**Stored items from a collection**
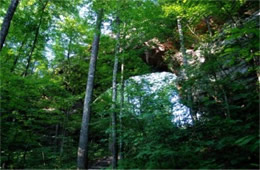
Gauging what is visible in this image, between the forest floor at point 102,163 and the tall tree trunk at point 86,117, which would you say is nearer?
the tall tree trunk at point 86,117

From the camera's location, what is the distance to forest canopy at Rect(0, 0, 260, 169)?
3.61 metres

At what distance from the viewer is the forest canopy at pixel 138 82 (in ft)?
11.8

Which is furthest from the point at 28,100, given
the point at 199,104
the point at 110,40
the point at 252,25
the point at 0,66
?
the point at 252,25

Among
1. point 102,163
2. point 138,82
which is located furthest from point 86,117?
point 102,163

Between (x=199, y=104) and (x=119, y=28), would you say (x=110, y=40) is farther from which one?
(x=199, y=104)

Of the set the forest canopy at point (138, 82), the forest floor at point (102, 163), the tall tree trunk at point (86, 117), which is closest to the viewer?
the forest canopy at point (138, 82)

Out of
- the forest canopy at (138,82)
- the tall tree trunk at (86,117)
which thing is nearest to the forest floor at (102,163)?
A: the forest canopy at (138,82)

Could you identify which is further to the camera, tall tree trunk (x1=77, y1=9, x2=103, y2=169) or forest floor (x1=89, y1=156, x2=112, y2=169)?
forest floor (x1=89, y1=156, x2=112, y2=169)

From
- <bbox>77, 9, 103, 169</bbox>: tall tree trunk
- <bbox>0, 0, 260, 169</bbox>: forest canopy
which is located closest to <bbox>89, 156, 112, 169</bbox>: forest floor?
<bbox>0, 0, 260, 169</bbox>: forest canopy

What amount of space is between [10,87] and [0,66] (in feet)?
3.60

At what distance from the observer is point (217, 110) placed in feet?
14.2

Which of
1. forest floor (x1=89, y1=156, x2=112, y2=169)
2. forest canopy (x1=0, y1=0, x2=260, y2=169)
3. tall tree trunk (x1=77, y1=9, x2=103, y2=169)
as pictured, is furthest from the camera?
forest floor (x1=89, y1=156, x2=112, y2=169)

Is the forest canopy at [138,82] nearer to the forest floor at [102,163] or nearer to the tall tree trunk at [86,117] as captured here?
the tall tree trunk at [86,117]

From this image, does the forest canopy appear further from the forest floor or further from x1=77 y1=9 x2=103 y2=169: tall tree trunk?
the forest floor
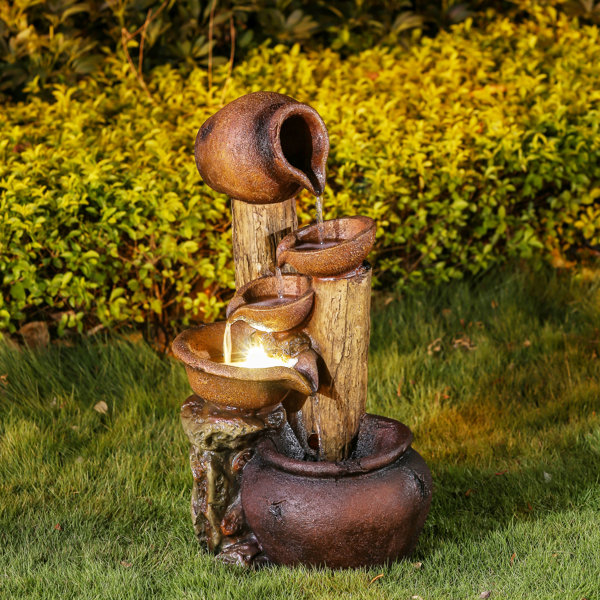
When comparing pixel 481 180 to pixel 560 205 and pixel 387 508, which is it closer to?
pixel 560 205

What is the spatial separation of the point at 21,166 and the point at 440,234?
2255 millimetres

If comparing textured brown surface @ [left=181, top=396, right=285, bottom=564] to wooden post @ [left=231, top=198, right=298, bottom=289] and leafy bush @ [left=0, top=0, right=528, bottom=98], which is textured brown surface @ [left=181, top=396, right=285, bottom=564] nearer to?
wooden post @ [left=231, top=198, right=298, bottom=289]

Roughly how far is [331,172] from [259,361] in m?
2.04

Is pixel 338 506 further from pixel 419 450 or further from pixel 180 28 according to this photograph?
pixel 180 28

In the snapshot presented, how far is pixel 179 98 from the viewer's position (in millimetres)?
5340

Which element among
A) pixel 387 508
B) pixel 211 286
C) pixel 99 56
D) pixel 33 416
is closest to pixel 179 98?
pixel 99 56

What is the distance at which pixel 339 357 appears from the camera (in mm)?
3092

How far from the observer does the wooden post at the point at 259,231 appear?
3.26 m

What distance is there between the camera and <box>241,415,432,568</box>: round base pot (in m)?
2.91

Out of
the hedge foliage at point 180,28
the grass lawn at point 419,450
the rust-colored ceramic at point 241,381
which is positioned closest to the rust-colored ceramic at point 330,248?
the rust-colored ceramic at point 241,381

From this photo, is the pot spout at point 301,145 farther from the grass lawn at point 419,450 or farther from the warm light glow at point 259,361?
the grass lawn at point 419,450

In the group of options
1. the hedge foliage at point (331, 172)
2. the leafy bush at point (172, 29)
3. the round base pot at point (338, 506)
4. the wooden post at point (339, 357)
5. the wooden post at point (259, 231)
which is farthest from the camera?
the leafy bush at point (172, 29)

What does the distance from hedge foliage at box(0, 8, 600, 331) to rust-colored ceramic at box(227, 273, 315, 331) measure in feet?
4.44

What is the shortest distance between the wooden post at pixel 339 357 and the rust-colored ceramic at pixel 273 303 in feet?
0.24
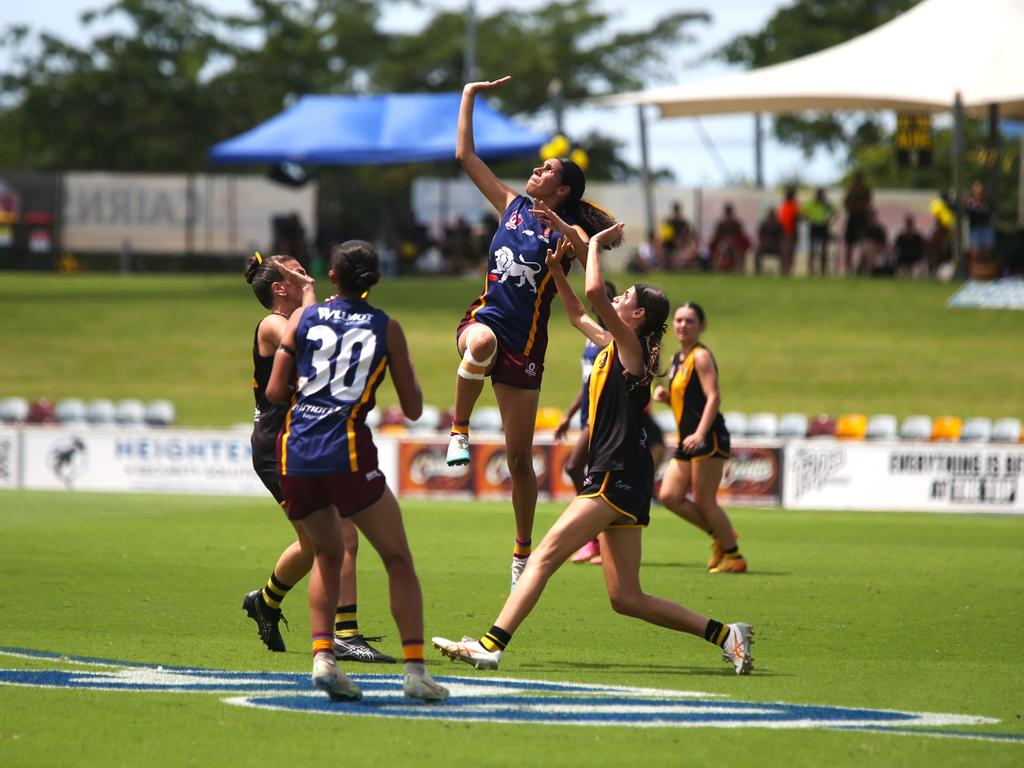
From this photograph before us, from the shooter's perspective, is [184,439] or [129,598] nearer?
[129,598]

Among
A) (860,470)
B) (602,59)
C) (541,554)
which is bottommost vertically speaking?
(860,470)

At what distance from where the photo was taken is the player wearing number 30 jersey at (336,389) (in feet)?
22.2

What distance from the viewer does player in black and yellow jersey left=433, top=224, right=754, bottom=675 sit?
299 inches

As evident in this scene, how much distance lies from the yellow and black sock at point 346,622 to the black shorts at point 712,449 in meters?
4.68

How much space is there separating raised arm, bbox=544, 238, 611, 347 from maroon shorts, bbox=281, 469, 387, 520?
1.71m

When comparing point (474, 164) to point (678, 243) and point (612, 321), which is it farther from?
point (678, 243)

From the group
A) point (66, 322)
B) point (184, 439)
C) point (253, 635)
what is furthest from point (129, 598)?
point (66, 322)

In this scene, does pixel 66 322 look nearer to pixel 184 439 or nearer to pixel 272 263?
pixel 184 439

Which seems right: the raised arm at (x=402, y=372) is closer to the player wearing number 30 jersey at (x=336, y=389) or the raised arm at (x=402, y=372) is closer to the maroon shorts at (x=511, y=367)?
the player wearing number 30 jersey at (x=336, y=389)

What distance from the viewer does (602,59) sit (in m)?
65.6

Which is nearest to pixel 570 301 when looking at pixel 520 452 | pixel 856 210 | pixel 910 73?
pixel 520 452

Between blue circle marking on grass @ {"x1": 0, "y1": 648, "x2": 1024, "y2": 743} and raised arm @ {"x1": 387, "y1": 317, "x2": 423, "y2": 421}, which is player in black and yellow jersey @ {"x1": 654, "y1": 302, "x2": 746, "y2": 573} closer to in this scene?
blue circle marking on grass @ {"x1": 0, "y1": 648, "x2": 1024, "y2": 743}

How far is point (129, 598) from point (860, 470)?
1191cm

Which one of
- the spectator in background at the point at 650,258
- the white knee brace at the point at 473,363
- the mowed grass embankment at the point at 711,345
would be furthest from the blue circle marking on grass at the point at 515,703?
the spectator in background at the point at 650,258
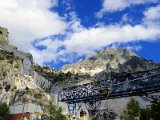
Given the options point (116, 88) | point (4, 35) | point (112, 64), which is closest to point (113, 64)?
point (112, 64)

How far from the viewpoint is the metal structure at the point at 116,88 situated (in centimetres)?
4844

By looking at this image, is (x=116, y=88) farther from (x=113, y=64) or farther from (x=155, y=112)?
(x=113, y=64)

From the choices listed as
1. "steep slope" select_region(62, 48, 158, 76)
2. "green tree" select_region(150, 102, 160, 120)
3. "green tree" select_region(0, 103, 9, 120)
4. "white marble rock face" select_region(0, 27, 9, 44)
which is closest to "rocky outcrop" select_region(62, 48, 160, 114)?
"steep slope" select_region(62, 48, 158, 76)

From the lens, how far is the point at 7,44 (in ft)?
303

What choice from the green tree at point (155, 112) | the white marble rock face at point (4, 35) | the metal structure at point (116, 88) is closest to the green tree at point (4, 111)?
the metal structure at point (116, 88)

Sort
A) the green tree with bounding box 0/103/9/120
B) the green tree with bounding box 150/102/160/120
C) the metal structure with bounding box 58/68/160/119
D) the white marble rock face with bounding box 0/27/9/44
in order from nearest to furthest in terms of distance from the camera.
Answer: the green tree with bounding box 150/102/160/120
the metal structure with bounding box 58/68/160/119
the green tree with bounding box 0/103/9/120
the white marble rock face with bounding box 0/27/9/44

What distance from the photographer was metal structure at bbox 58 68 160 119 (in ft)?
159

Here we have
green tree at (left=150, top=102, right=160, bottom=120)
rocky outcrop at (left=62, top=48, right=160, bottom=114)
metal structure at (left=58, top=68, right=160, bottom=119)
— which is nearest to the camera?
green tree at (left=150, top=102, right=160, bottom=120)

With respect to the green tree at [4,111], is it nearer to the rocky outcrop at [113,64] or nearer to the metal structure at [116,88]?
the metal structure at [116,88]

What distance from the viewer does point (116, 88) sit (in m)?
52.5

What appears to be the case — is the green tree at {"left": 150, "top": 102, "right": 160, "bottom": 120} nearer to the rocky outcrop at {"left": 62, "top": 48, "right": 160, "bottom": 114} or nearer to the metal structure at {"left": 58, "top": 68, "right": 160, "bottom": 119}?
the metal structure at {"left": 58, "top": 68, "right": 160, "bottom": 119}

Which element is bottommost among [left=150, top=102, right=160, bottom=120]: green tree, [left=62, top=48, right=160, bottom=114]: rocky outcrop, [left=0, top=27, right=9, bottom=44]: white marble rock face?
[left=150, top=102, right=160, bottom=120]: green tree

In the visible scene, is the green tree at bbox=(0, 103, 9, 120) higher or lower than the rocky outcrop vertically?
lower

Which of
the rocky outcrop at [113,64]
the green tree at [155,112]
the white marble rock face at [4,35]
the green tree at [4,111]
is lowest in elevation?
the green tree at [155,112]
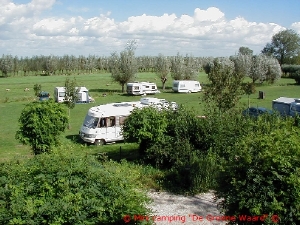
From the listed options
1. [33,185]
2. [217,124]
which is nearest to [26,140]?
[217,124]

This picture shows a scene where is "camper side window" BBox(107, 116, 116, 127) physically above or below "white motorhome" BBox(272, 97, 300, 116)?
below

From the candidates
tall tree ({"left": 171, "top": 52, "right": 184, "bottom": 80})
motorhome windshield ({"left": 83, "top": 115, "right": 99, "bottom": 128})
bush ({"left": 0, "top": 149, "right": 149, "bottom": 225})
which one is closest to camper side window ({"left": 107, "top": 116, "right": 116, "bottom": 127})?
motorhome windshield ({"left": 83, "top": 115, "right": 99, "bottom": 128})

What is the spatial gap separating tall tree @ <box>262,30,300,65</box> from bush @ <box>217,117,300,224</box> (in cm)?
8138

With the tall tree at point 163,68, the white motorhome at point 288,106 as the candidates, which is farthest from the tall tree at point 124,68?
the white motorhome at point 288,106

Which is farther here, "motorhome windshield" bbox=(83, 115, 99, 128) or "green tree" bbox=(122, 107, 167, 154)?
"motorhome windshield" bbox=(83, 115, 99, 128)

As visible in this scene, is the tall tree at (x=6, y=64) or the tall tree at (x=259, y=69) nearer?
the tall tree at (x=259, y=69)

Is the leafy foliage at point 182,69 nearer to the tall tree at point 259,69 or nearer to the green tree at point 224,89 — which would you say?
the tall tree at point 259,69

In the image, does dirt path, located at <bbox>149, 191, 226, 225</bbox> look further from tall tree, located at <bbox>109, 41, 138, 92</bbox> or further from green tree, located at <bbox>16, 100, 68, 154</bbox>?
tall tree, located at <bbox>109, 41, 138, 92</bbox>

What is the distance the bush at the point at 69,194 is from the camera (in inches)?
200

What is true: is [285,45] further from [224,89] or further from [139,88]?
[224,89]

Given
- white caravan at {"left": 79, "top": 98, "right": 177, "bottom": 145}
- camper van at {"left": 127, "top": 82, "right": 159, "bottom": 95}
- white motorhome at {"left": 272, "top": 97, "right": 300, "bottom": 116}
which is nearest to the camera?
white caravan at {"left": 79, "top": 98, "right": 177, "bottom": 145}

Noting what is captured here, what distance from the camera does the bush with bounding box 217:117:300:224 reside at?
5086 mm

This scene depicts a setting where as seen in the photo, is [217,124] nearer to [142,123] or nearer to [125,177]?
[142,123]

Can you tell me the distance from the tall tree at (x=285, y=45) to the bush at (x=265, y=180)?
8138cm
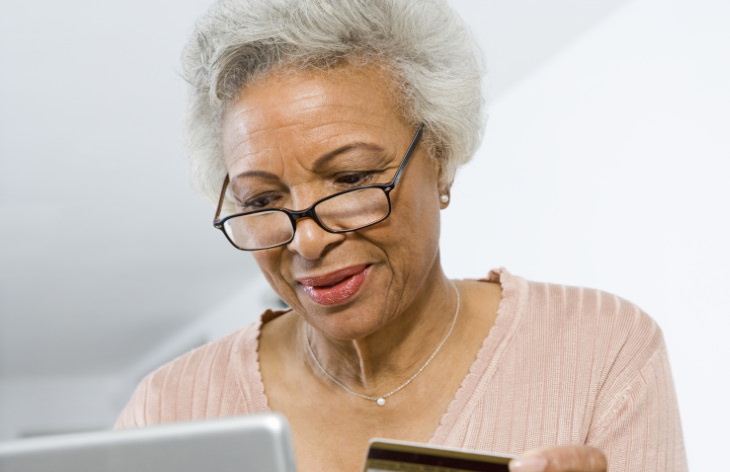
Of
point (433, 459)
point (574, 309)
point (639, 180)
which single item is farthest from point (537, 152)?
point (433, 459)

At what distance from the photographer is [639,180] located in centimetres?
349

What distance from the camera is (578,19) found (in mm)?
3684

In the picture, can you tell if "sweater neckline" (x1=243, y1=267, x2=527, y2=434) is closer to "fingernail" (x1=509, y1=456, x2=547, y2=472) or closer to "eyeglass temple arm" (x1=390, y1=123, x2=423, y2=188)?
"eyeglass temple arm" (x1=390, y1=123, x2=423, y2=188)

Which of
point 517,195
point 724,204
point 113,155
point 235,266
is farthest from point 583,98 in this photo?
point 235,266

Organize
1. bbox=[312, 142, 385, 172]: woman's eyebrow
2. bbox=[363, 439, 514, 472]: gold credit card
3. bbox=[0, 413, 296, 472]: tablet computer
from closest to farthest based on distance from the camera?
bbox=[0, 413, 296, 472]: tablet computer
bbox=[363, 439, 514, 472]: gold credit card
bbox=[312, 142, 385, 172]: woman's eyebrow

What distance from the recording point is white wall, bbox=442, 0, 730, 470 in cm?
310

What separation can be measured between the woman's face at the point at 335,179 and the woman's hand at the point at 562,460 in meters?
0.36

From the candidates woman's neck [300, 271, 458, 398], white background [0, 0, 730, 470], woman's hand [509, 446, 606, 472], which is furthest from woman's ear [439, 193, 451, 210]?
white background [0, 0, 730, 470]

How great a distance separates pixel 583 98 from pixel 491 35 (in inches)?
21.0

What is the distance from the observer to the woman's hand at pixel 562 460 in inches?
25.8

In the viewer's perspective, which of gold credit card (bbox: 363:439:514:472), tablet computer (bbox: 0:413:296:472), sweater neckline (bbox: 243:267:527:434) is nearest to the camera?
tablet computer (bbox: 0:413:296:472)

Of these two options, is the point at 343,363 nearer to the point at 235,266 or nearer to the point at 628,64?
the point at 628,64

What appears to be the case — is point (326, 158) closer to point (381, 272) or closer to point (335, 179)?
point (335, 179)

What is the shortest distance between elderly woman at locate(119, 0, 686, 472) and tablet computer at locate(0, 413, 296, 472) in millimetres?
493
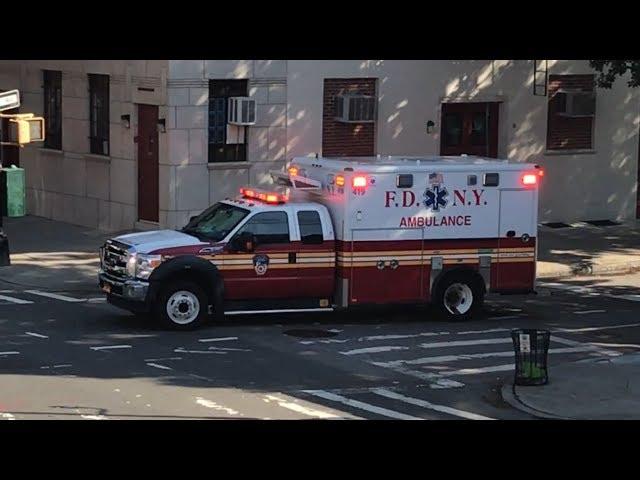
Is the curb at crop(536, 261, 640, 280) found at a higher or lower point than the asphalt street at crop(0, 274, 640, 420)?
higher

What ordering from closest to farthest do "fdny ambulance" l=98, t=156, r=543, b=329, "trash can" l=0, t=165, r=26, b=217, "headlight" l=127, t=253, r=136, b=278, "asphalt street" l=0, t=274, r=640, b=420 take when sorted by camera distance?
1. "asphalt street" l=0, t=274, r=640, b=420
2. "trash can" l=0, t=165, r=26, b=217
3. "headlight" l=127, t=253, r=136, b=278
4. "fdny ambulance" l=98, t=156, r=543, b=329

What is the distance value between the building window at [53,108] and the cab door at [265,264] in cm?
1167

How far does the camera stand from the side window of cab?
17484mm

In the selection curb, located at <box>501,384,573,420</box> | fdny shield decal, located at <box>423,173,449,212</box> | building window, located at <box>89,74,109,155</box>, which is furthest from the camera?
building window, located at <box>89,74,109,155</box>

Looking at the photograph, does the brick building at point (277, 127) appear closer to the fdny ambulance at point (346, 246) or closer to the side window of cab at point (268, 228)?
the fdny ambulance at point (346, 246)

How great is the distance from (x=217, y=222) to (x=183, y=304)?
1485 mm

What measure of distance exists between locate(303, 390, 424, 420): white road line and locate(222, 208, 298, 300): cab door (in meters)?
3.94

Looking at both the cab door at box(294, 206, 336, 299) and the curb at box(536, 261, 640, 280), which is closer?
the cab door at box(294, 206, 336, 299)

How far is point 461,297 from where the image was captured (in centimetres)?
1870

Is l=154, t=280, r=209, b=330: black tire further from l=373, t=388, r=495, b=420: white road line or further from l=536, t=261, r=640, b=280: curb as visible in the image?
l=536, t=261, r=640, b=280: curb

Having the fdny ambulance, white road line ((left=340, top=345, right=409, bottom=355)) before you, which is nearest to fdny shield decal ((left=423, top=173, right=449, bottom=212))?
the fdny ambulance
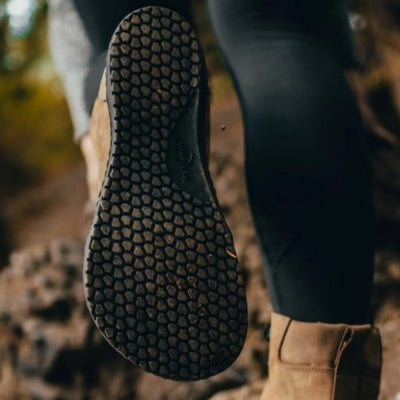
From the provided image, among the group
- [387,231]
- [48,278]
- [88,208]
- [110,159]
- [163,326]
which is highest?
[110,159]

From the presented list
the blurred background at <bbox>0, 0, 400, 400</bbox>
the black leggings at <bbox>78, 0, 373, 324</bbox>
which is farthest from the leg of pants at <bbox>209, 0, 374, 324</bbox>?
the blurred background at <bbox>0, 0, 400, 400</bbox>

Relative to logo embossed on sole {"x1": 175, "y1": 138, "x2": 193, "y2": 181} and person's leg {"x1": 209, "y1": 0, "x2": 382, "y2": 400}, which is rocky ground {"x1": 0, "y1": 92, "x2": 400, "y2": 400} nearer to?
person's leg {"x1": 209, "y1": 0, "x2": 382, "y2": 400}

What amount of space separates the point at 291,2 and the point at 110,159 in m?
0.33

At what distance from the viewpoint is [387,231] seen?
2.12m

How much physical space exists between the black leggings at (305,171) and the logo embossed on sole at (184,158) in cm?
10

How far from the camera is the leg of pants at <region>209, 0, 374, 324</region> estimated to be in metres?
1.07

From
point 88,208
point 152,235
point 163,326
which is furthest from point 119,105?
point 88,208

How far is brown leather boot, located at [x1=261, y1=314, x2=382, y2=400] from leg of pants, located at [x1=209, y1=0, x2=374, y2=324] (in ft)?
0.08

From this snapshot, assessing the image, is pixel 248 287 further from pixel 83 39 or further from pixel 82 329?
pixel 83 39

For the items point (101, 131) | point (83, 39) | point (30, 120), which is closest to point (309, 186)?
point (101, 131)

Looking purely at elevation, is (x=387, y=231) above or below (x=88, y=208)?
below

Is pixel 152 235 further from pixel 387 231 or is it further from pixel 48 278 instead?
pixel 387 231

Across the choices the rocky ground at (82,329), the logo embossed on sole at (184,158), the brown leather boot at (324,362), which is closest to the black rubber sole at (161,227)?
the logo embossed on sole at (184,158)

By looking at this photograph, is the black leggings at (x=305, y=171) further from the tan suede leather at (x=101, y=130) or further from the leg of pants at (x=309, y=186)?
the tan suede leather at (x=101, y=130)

**Your task**
Reproduce the lines from the one containing "Looking purely at" to the end of the entries, keeping both ends and adding nothing.

**Solution to this exercise**
Looking purely at elevation, is (x=387, y=231) above or below (x=88, y=208)?
below

Is pixel 152 235 further from pixel 387 231 or is it further from pixel 48 278 instead?
pixel 387 231

Across the choices the rocky ground at (82,329), the logo embossed on sole at (184,158), the brown leather boot at (324,362), which is closest to the black rubber sole at (161,227)?
the logo embossed on sole at (184,158)

By looking at this photograph, is the black leggings at (x=305, y=171) further from the tan suede leather at (x=101, y=130) or further from the leg of pants at (x=309, y=186)?
the tan suede leather at (x=101, y=130)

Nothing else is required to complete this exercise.